Situation:
​After the Alexa+ initial early access announcement but before the release, both leadership and anecdotal feedback was clear: Alexa+ was not yet meeting the quality bar for conversational excellence. It was described as "dull and robotic," "sycophantic," and "asking too many follow-up questions." My team, since we owned CxD for the core Alexa+ experience, needed to take more action beyond what we had already done, which was iteratively giving input/feedback to the horizontal prompt instructions.
Action:
Modifying the prompt instructions for Alexa+ weren't having enough of an impact on the model's output to address the robotic tone of the generated interactions. In order to improve the responses, we first had to identify what "robotic" meant, i.e. why both leadership and customers gave this feedback and what it meant in terms of language and patterns. After deep diving into the defects, the top issues found were repetitiveness, verbosity (too much talking), overly apologetic responses, and over-facilitation (asking too many questions).
Once we knew the patterns and had some metrics to evaluate them, we had to come up with a way to improve these beyond simple prompt engineering. This was a complex process but in short, it would require taking output and reviewing it, then creating both good and bad example datasets that could be used for both model fine-tuning and model evaluation.
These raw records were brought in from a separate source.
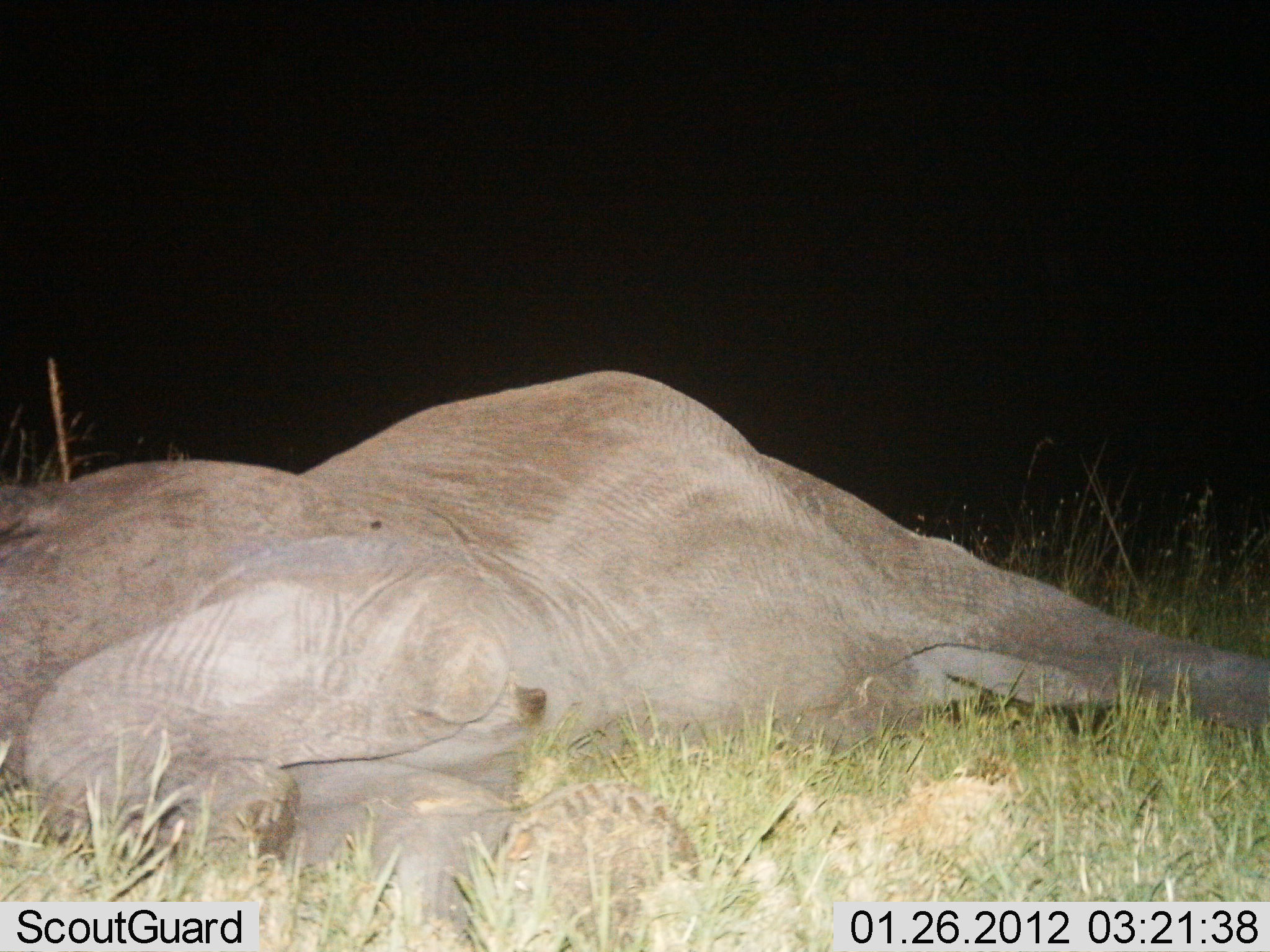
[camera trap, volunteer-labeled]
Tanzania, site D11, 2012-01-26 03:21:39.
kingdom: Animalia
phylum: Chordata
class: Mammalia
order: Proboscidea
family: Elephantidae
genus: Loxodonta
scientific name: Loxodonta africana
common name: african bush elephant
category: elephant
Elephant (african bush elephant) (Loxodonta africana), count 1. Behavior (volunteer vote fractions): standing 0%, resting 100%, moving 0%, interacting 0%. Young present (vote fraction): 0%. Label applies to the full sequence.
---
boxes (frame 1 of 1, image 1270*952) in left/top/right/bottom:
animal: 0/371/1270/952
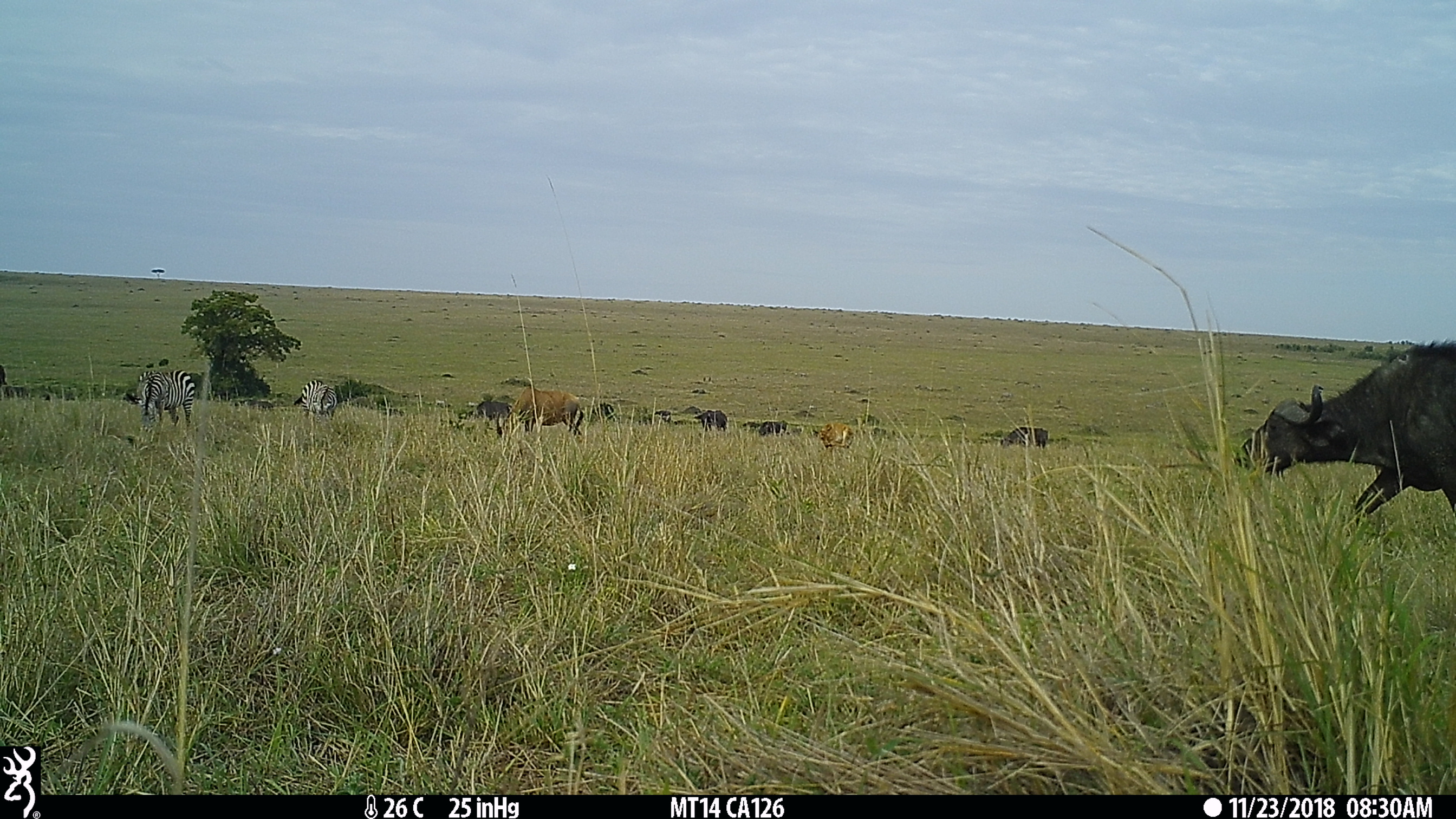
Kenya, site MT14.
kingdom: Animalia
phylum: Chordata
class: Mammalia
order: Artiodactyla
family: Bovidae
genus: Syncerus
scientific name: Syncerus caffer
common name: buffalo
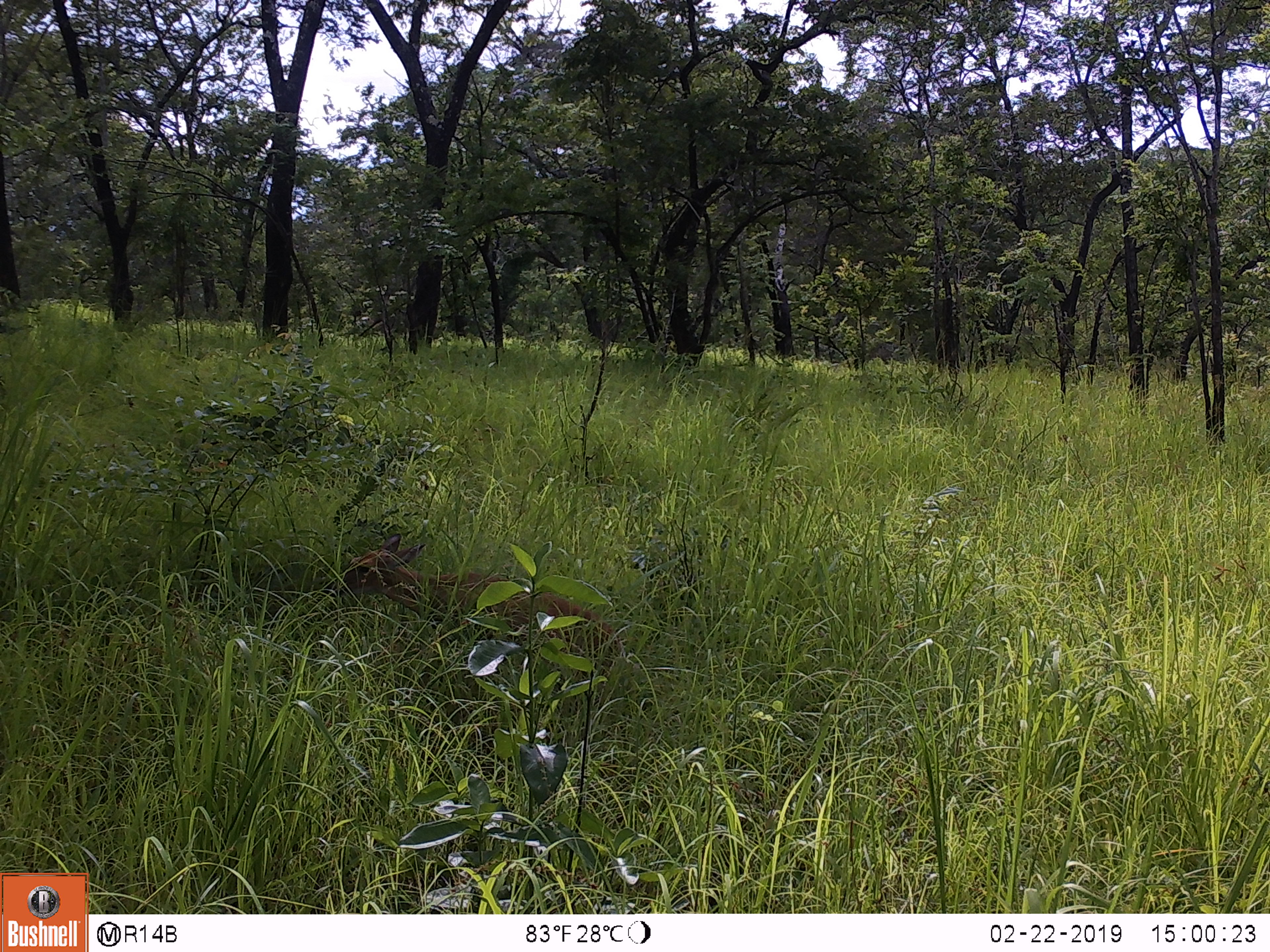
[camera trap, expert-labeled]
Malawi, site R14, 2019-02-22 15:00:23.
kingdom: Animalia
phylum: Chordata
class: Mammalia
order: Artiodactyla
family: Bovidae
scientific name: Antilopinae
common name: small antelope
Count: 1.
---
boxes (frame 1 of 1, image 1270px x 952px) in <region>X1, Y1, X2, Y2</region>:
small antelope: <region>298, 525, 636, 672</region>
Working closely with my Principal CxD lead designer (direct report) and the science team, I estimated the amount of CxD bandwidth we would need in order to rewrite generated sample dialogs and found that it was far beyond what my CxD team could absorb. Based on a process I'd done in a previous year to hire 15 CxD contractors, I hired and onboarded 10 CxD contractors and trained them in this new task. We required hundreds of sample dialogs to be written/rewritten and reviewed carefully against a calibrated "judge" which was repeatedly iterated to meet a required level of success. The ultimate delivery to the science team included the judge, along with a pairwise dataset with both defective and non-defective responses that met their requirements for model training.
Results:
Over the course of several model releases, the combined team's effort made significant reductions in defect rates across live traffic. Results showed a 20% decrease in repetition defect rate, a 31% decrease for verbosity, a 62% decrease for over-apologetic responses, and a 74% decrease in defect rate for over-facilitation.